Saliendo de la Fortaleza, las Casas fue a enterar a Don Francisco de Valenzuela de la parte que le concernía en los acuerdos de la conferencia. Halló muy propicio al buen anciano respecto del pensamiento de encargarlo de la administración de los bienes de Mencía y de la dirección del joven Enriquillo. Valenzuela, como Las Casas y todos los hombres de principios íntegros que conocían al intrigante hidalgo y sus mañas, detestaba a éste de todo corazón.
Después de esta diligencia, el Licenciado se retiró a descansar a su alojamiento en San Francisco. Enriquillo salió a su encuentro según solía; pero estaba sumamente abatido y triste; las Casas le gritó con aire de alegría:
-¡Ea, muchacho: dame albricias!

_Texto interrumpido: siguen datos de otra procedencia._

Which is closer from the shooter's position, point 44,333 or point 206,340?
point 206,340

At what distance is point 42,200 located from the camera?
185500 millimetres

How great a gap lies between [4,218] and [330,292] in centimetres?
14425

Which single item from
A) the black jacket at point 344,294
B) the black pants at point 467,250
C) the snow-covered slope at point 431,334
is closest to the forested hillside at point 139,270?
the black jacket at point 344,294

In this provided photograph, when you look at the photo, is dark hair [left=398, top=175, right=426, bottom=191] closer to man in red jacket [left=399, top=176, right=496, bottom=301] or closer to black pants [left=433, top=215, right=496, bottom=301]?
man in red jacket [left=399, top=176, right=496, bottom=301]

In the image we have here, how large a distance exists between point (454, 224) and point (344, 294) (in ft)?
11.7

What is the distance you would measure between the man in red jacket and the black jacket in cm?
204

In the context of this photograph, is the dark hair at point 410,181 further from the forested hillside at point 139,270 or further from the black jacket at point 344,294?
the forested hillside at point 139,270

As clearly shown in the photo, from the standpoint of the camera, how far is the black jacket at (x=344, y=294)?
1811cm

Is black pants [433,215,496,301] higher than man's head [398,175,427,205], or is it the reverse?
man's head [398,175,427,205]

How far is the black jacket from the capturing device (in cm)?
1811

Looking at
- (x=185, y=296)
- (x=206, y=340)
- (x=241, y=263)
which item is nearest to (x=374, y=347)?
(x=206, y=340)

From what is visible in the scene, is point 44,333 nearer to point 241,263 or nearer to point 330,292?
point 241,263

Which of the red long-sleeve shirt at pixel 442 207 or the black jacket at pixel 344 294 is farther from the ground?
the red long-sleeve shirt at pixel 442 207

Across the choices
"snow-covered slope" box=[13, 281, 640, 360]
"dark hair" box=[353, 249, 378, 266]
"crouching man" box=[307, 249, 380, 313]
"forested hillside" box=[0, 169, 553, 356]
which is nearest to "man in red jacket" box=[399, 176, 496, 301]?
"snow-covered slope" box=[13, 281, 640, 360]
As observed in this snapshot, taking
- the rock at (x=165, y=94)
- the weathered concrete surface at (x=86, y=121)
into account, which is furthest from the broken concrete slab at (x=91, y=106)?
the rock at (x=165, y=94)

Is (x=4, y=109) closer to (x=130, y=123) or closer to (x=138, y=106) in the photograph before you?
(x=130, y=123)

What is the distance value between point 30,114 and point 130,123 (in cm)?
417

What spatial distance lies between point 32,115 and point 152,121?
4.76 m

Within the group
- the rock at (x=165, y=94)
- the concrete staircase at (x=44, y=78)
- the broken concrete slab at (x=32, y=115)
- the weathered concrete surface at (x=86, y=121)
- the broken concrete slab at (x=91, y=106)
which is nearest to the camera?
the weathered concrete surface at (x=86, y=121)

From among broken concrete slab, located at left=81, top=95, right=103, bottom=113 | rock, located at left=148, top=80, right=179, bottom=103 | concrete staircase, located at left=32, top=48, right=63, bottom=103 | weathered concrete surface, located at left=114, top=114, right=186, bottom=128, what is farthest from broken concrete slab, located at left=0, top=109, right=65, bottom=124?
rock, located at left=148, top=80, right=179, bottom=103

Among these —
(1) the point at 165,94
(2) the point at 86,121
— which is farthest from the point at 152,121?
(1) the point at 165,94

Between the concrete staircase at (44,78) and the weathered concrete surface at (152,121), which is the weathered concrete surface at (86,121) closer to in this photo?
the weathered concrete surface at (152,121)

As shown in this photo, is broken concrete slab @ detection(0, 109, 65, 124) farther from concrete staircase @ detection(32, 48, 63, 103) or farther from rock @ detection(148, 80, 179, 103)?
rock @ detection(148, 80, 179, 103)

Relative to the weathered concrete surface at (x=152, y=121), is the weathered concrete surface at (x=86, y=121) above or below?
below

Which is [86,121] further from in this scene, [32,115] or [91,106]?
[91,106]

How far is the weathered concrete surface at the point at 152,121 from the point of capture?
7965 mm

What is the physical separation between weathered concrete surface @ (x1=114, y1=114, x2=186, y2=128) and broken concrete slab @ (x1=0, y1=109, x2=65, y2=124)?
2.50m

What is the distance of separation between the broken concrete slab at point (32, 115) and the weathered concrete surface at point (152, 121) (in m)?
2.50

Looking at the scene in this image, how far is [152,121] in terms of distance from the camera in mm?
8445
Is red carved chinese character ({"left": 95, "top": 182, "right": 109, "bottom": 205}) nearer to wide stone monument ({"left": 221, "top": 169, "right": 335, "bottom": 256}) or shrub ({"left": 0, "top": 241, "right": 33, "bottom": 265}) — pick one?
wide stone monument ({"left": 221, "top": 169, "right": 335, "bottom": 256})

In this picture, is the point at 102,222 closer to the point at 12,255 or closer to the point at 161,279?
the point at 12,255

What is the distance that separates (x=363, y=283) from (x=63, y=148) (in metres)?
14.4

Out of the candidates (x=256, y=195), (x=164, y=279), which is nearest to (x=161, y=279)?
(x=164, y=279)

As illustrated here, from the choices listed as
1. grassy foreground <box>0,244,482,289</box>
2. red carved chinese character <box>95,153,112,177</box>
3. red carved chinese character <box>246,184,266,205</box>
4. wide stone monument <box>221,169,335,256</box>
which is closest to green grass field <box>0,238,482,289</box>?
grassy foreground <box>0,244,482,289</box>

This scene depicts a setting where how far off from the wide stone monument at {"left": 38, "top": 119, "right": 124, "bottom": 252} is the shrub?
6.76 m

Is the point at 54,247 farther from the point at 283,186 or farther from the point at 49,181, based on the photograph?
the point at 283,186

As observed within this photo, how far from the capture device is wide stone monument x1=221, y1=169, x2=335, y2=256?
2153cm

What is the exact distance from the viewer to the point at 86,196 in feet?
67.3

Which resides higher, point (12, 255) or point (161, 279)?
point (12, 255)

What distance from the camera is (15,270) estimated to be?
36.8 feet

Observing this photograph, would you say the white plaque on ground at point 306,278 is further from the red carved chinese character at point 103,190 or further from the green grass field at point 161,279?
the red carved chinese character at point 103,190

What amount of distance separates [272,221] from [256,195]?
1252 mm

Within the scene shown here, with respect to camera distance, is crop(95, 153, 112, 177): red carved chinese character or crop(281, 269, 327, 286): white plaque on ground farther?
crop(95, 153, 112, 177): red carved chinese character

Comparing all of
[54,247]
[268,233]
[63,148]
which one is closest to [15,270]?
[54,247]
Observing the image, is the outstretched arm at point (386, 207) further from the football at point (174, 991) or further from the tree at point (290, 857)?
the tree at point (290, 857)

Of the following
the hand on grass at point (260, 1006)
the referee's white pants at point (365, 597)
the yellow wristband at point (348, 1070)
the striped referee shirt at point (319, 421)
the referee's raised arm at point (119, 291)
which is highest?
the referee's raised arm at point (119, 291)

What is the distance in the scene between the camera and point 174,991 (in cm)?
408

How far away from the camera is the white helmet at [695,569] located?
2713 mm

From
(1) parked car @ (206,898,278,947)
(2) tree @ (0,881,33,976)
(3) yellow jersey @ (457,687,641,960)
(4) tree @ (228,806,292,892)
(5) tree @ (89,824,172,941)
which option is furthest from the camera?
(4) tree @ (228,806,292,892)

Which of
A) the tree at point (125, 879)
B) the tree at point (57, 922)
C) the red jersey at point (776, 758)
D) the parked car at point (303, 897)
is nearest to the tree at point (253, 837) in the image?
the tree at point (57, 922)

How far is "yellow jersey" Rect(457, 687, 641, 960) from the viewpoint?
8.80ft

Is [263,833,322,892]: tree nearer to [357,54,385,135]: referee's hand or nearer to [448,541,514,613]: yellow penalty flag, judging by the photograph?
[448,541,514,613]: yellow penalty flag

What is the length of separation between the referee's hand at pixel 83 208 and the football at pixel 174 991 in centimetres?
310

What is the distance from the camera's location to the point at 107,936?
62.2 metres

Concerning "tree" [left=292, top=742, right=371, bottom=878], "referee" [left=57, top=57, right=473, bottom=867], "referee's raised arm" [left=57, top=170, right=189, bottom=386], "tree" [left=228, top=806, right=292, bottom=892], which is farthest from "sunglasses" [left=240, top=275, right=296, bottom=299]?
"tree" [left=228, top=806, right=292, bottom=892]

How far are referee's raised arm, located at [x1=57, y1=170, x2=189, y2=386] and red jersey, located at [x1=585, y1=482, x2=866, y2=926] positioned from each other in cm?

Tu padrino Velázquez te aprecia como siempre; está descontento de sí mismo por haberte reñido sin razón, y desea darte un abrazo.
Enrique, por toda contestación, movió la cabeza melancólicamente.
-Vamos a ver si esta otra noticia te causa mejor impresión-prosiguió las Casas-. Antes de un mes, te irás a vivir a San Juan de la Maguana con mi querido amigo Don Francisco de Valenzuela. Él cuidará de ti y te amará poco menos que como yo te amo. Correrás a caballo en libertad por aquellos valles; aprenderás a conocer y manejar todo lo que es de Mencía por herencia de su madre, y nadie te mandará a mentir, ni querrá obligarte a que toques instrumento alguno, cuando no te dé la gana.
Enrique dejó ver una sonrisa de satisfacción; luego miró enternecido a las Casas, y le besó las manos diciéndole:
-¡Cuánto os debo, señor y padre mío! Por nada de este mundo quisiera dejaros; y sin embargo, ¡me hace tanto daño vivir en esta ciudad...!
-Lo creo -contestó las Casas-. Pero es menester que hagas por cumplir de buen talante tus deberes con los señores Virreyes, con tu padrino, con todos, mientras estés por aquí. Irás a menudo a ver a Mencía; no le pongas a nadie mala cara; sé prudente y sufrido como te he recomendado.
Entretanto, Diego Velázquez, desnudándose el traje de gala que se había puesto para ir a la Fortaleza, decía a su ex-confidente Mojica, que lo escuchaba con avidez:
-No tenéis buena suerte, amigo Don Pedro: todos mis esfuerzos por manteneros en esa administración fueron inútiles, y el Almirante ha nombrado al señor de Valenzuela para que os releve y tome cuenta.
-¡Misericordia! -exclamó aturdido Mojica-. Soy hombre perdido! ¡En buenas manos he ido a caer! Otro las Casas, y tal vez con no tan buen corazón como éste, que al cabo es incapaz de hacer daño ni a una mosca. ¿Por qué iría yo a promover este asunto? ¡Salvadme, capitán Velázquez! ¡Mal haya el Almirante, y las Casas, y Valenzuela, y yo mismo, que me he fiado de quien pasaría de largo si me viese caer dentro de un pozo!
Y el atribulado Mojica se fue mesándose las pocas barbas que rastreaban por su sórdido semblante mientras que su falso protector contenía trabajosaménte la risa, ante aquella caricatura de la desesperación.